Write each entry again exactly as shown, but without the images it holds.

Record extracts Start Marker

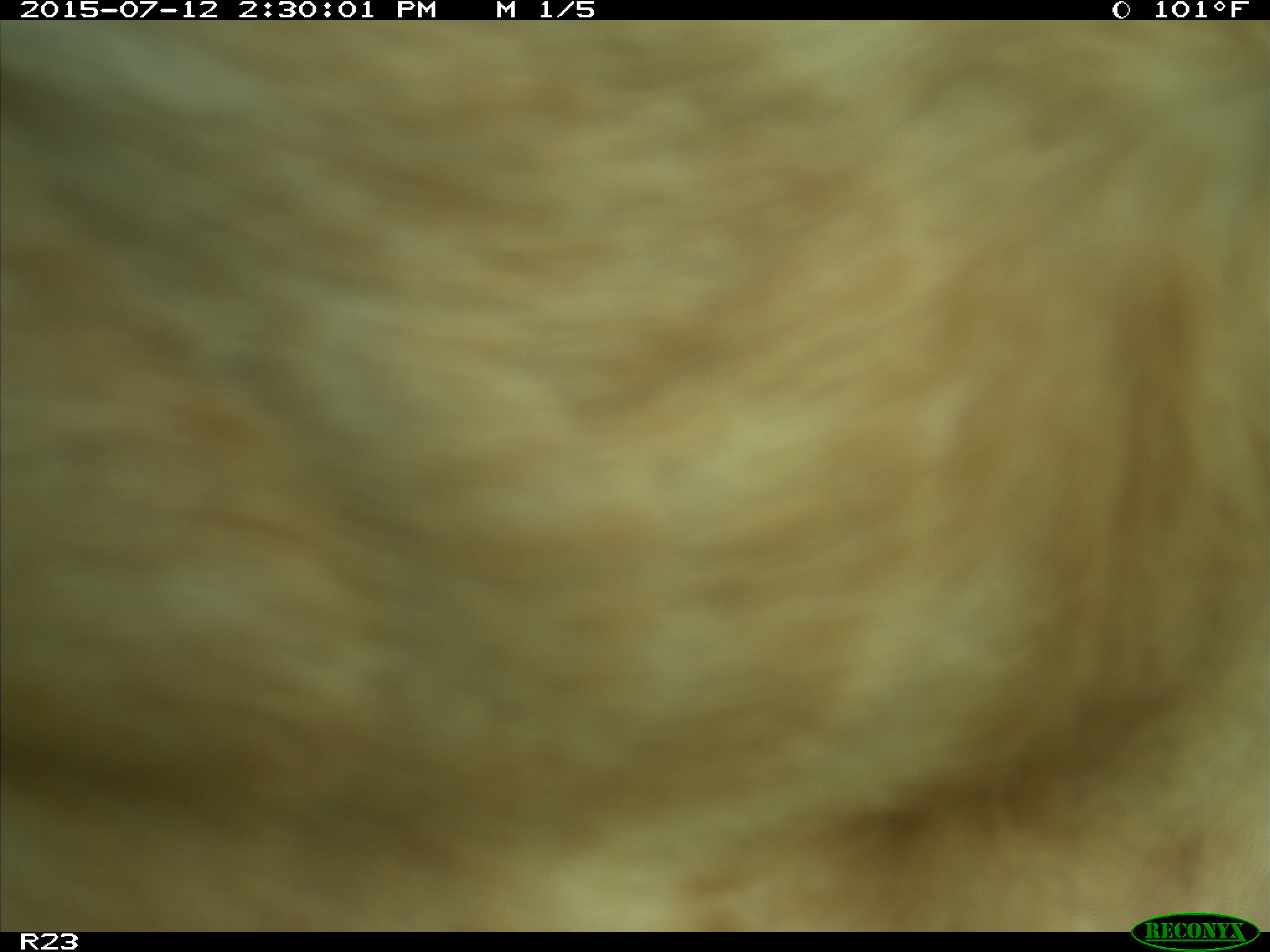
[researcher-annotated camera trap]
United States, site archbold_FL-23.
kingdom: Animalia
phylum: Chordata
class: Mammalia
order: Artiodactyla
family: Bovidae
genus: Bos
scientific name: Bos taurus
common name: domestic cow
Bos taurus (domestic cow).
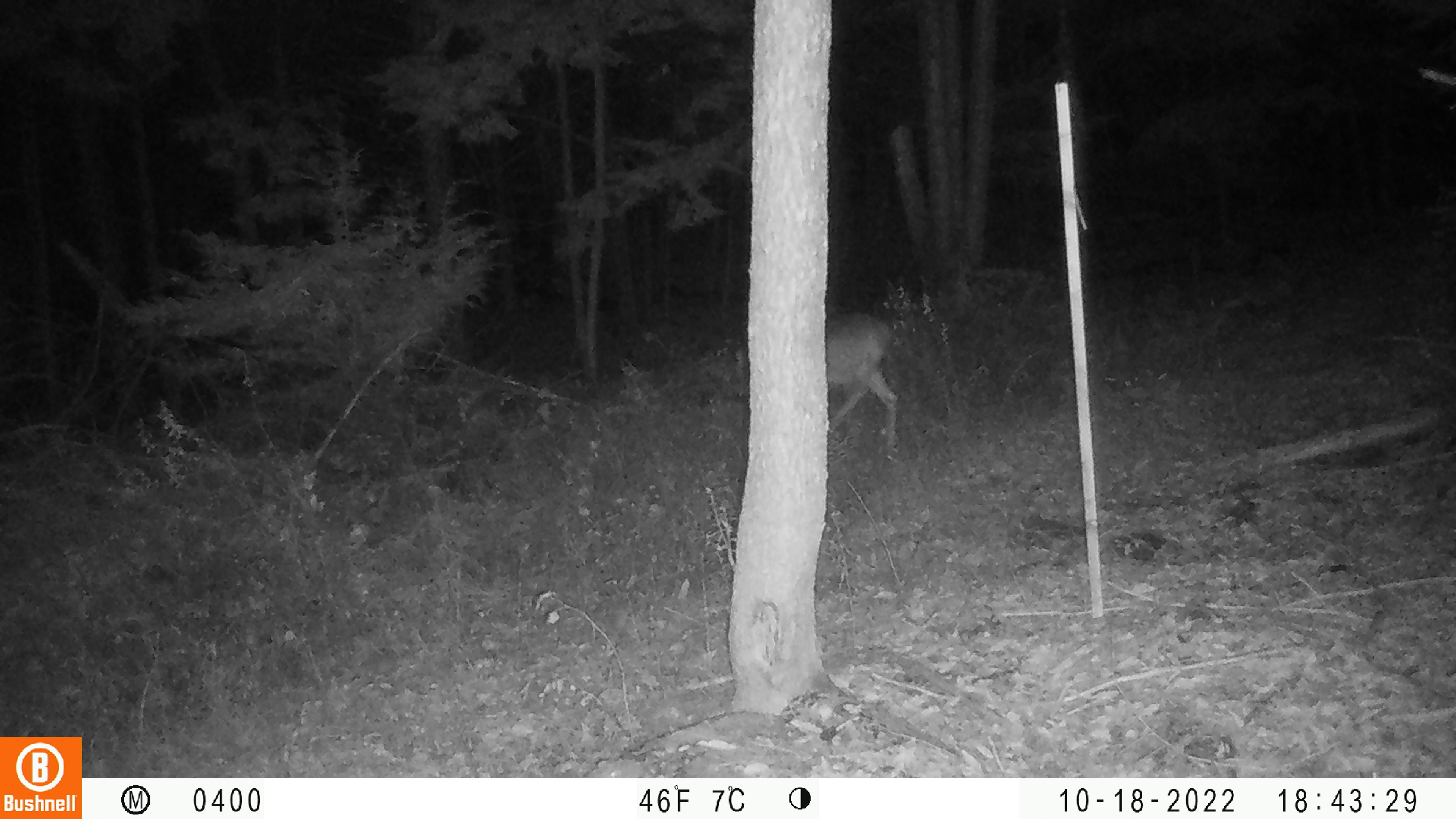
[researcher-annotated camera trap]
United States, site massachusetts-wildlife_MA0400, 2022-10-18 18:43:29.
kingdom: Animalia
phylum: Chordata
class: Mammalia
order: Artiodactyla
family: Cervidae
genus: Odocoileus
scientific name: Odocoileus virginianus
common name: white-tailed deer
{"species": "white-tailed deer (Odocoileus virginianus)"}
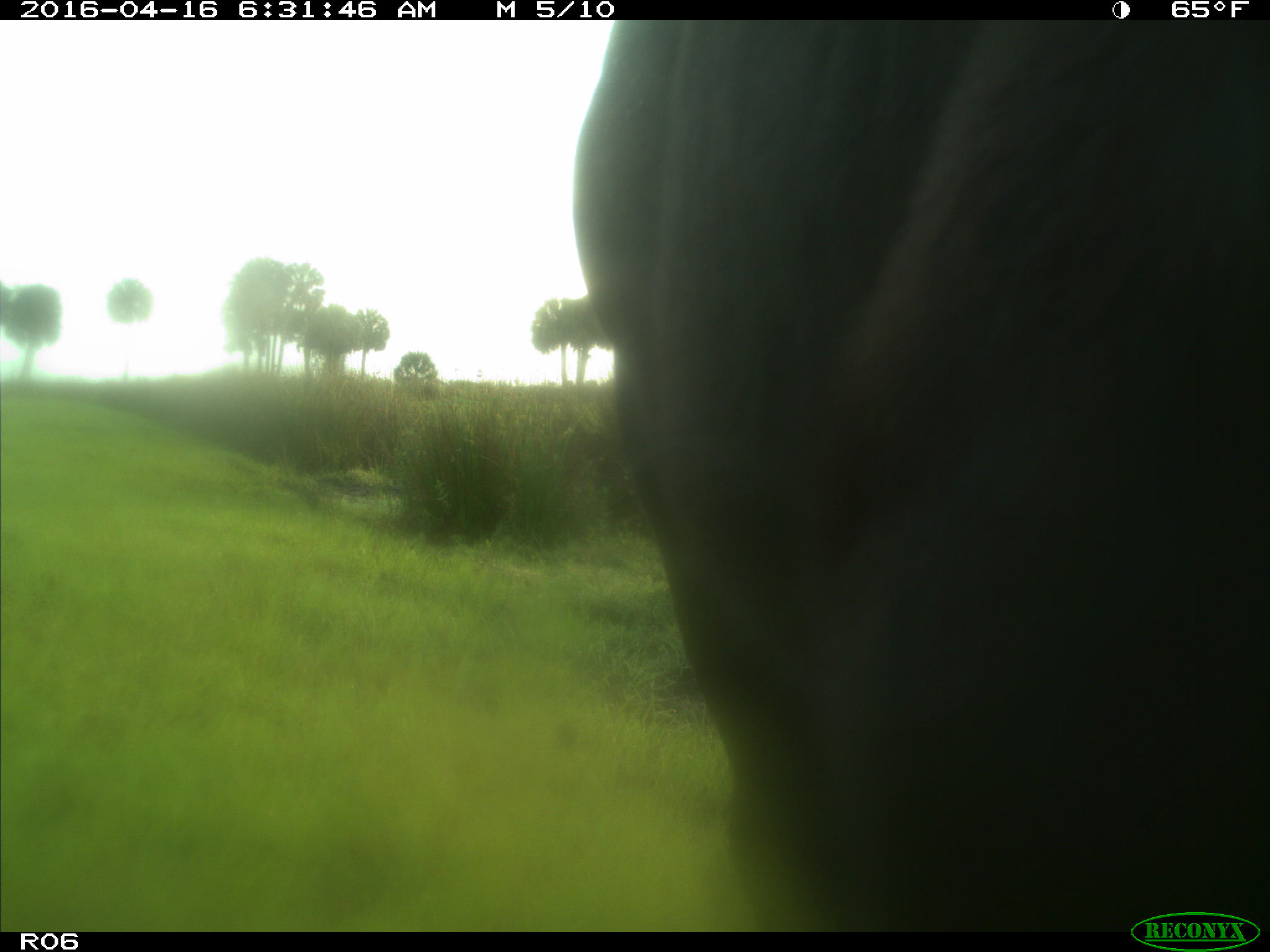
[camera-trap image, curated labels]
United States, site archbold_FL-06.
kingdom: Animalia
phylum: Chordata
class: Mammalia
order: Artiodactyla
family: Bovidae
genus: Bos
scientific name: Bos taurus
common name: domestic cow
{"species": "Bos taurus (domestic cow)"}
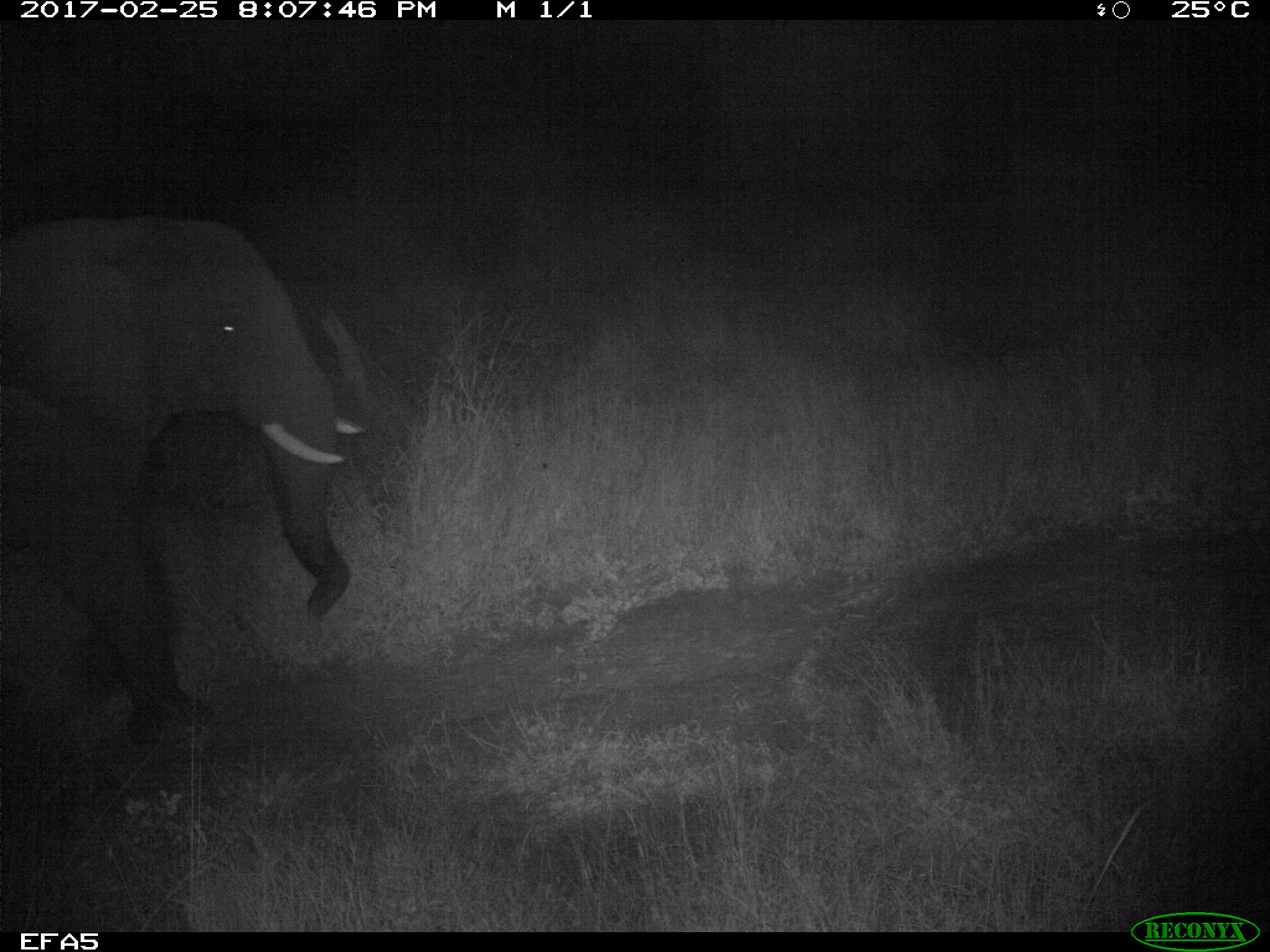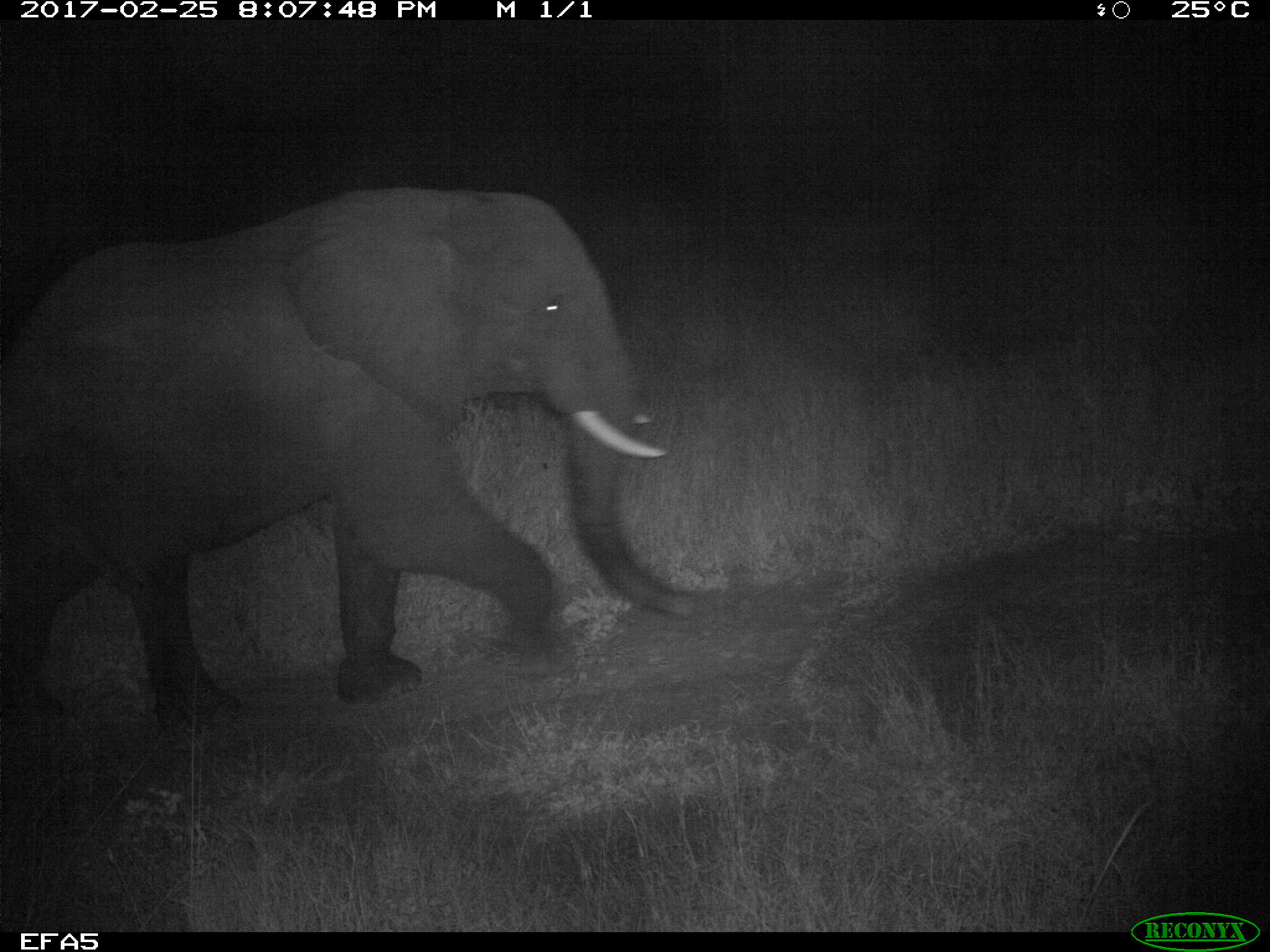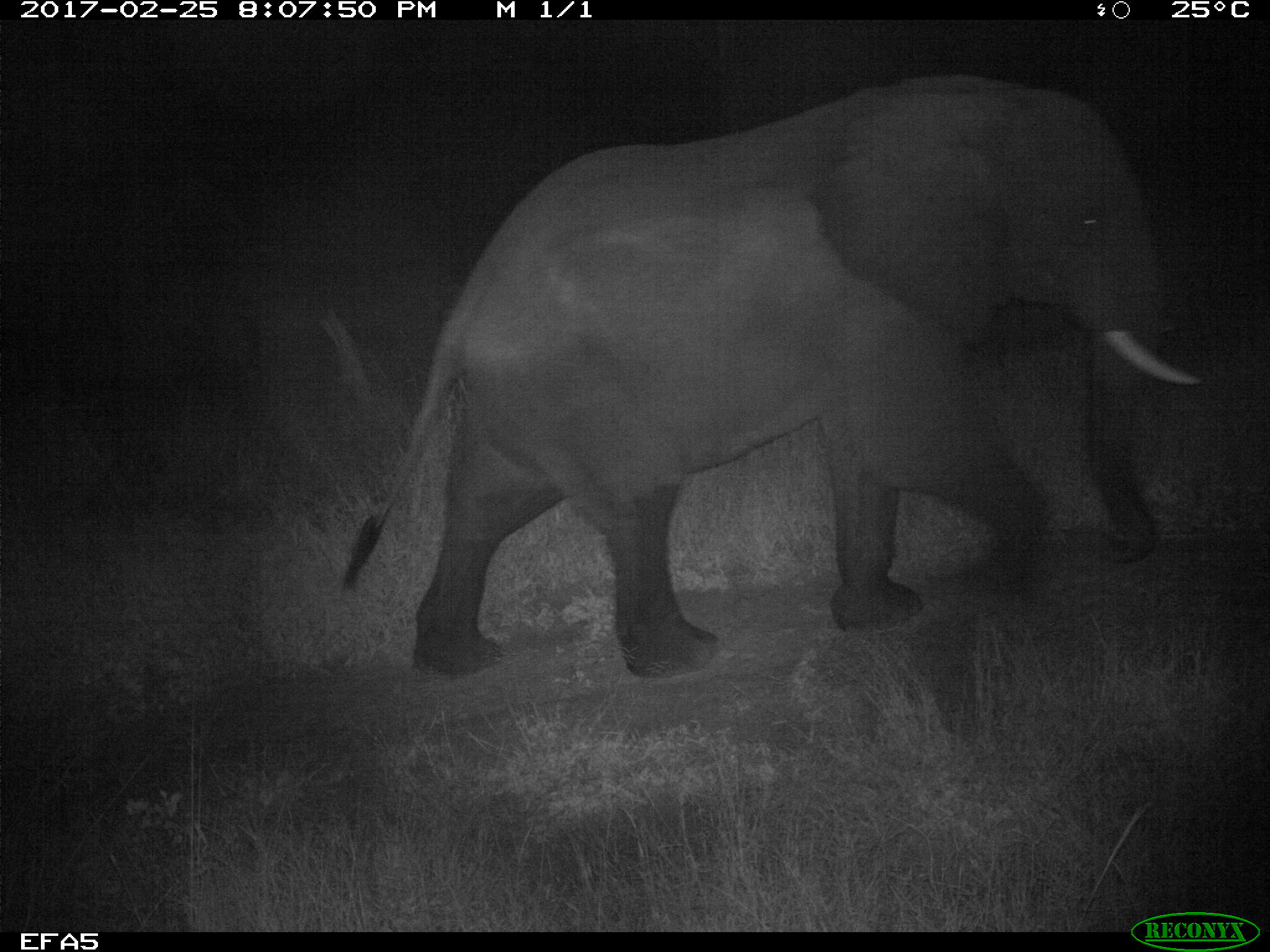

Record extracts End Marker

■ Result of this task:
[researcher-annotated camera trap]
United States, site archbold_FL-23.
kingdom: Animalia
phylum: Chordata
class: Mammalia
order: Artiodactyla
family: Bovidae
genus: Bos
scientific name: Bos taurus
common name: domestic cow
Bos taurus (domestic cow).
[researcher-annotated camera trap]
United States, site massachusetts-wildlife_MA0400, 2022-10-18 18:43:29.
kingdom: Animalia
phylum: Chordata
class: Mammalia
order: Artiodactyla
family: Cervidae
genus: Odocoileus
scientific name: Odocoileus virginianus
common name: white-tailed deer
{"species": "white-tailed deer (Odocoileus virginianus)"}
[camera-trap image, curated labels]
United States, site archbold_FL-06.
kingdom: Animalia
phylum: Chordata
class: Mammalia
order: Artiodactyla
family: Bovidae
genus: Bos
scientific name: Bos taurus
common name: domestic cow
{"species": "Bos taurus (domestic cow)"}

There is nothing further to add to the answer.